===== Data provided

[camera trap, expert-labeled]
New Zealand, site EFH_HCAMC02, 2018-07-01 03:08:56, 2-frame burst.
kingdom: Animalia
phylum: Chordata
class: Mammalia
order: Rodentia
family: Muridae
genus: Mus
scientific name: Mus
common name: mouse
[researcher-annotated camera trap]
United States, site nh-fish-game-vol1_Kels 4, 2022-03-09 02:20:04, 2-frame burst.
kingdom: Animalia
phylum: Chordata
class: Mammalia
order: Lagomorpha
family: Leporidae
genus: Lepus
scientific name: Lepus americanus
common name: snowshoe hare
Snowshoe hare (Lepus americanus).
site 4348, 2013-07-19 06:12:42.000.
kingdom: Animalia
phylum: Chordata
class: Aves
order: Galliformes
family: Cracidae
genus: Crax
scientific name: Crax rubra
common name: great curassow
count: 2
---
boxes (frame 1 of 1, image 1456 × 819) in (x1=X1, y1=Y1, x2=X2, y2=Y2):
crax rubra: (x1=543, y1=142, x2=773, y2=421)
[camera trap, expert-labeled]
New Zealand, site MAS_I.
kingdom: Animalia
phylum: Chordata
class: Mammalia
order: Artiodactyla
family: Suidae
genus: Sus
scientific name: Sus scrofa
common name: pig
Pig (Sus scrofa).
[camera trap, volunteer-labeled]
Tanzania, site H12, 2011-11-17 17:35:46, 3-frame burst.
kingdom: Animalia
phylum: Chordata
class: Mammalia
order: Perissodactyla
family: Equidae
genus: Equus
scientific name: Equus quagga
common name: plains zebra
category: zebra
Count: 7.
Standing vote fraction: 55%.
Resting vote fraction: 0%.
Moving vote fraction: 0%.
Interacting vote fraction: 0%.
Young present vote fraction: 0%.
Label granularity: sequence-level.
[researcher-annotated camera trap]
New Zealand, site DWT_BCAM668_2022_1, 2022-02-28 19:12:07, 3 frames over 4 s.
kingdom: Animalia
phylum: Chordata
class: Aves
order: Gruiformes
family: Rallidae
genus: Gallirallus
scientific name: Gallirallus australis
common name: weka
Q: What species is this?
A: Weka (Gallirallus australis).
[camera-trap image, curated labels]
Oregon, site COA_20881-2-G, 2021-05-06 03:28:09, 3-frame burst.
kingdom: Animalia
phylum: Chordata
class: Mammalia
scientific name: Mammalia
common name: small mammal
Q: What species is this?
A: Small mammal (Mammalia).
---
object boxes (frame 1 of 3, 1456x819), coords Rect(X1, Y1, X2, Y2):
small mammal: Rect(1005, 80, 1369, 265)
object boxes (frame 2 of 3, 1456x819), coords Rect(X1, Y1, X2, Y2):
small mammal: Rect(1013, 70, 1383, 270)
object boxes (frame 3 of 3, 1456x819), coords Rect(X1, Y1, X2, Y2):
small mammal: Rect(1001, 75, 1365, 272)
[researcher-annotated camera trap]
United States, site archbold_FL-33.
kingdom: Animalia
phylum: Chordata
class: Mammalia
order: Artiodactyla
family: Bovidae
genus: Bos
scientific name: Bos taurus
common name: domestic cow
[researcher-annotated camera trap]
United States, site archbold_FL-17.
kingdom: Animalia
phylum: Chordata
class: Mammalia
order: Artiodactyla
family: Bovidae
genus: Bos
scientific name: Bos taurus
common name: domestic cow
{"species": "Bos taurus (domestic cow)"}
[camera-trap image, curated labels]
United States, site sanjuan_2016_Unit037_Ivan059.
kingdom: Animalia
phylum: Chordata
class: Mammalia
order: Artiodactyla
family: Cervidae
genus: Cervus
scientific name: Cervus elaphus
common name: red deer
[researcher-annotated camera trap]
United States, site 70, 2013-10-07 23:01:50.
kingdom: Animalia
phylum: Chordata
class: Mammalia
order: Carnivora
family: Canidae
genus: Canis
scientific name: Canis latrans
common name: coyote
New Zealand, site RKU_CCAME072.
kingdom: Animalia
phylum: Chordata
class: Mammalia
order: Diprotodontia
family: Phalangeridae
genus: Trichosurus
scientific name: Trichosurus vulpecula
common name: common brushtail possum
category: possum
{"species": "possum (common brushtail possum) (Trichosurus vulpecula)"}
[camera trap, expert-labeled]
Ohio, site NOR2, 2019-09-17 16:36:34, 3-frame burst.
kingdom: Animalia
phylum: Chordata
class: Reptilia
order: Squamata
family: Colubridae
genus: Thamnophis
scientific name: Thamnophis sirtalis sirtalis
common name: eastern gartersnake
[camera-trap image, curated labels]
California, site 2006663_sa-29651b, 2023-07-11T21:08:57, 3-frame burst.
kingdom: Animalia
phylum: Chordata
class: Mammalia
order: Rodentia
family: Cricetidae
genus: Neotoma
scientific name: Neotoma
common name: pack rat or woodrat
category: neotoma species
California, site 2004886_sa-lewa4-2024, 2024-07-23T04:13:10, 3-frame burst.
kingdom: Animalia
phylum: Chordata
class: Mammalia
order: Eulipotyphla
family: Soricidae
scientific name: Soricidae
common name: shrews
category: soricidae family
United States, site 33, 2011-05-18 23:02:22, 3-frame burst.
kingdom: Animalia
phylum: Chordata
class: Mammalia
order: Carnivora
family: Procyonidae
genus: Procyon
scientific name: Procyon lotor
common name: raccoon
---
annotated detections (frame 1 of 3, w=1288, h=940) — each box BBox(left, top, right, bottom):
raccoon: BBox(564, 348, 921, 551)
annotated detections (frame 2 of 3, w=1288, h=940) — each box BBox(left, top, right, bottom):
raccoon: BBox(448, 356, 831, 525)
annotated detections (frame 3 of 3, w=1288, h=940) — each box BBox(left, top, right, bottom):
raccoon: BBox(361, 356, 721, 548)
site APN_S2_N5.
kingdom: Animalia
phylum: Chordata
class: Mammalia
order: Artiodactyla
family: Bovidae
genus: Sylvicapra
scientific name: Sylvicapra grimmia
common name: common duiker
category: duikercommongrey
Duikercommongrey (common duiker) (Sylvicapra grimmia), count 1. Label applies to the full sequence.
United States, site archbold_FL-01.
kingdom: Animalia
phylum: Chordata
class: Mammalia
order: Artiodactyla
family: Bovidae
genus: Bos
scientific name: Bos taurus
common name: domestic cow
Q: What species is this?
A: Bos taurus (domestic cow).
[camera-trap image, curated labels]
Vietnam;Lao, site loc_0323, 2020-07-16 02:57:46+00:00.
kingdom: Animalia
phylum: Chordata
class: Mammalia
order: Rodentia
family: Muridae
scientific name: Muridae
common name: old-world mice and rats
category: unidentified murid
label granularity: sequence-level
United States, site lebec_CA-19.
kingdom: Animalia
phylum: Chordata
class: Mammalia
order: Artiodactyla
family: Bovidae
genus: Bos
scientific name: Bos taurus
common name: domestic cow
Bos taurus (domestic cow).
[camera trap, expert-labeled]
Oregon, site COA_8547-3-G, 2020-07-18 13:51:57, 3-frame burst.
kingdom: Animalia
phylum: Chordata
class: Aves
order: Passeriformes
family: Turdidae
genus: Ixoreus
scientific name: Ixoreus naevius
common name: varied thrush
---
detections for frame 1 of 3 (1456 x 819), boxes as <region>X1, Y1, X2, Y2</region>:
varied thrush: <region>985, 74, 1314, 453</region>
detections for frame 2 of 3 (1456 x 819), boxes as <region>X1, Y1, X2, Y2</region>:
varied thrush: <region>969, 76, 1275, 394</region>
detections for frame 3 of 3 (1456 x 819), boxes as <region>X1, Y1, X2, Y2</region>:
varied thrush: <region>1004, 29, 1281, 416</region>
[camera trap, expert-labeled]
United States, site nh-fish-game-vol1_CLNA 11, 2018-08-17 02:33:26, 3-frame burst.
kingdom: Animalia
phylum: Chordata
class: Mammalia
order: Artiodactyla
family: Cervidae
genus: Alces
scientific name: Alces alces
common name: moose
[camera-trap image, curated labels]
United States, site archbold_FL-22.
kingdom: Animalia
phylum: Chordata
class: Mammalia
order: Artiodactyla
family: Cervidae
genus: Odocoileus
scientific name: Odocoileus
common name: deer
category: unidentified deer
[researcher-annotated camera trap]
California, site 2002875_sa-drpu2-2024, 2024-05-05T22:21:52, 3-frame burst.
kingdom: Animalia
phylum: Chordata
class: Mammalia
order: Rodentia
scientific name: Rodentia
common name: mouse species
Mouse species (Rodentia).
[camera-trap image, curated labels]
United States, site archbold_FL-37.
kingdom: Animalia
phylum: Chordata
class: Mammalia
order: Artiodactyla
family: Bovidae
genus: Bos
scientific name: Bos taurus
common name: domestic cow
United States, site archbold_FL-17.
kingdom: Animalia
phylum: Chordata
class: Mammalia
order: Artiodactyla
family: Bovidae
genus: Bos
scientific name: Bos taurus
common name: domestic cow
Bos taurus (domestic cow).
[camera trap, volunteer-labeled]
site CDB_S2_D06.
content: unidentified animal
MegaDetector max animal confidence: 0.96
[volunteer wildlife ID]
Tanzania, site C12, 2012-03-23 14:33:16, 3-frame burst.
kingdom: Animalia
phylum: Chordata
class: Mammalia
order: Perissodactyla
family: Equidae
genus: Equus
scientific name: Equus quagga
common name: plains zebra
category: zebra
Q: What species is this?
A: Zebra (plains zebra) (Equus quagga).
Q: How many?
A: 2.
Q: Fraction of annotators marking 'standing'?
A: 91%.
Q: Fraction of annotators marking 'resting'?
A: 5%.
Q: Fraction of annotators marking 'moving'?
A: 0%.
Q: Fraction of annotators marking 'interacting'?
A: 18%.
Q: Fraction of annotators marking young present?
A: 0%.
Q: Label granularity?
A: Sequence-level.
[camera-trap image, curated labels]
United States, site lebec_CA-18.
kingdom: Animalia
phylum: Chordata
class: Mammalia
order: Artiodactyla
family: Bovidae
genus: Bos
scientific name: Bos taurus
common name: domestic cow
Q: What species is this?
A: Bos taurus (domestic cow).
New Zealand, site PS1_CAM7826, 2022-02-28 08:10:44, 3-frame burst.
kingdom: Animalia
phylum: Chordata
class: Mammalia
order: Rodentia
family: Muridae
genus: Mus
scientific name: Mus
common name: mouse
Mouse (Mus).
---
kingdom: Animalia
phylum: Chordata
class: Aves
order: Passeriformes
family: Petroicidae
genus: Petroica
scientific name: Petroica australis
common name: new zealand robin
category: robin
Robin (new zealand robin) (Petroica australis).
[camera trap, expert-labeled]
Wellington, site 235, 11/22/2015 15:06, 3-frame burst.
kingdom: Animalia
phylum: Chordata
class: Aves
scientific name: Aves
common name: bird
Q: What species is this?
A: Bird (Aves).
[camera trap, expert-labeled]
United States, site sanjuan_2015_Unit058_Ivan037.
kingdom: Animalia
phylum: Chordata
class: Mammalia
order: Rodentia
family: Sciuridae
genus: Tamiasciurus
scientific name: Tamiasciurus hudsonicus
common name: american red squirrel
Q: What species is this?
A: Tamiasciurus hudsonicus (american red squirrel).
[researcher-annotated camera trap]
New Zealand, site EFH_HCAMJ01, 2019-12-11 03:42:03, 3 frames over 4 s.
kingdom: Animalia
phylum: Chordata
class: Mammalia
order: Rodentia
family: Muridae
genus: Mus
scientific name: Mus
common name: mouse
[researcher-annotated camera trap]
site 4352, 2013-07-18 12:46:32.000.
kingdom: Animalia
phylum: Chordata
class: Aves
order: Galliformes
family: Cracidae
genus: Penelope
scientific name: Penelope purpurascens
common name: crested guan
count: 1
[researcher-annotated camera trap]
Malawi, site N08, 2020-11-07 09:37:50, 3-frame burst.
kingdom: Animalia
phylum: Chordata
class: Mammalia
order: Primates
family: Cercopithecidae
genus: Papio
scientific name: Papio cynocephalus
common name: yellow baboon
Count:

==========

*Your assignment*:
For each line in the records that contains the word "over", make a copy.

*Response to this exercise*:
New Zealand, site DWT_BCAM668_2022_1, 2022-02-28 19:12:07, 3 frames over 4 s.
New Zealand, site EFH_HCAMJ01, 2019-12-11 03:42:03, 3 frames over 4 s.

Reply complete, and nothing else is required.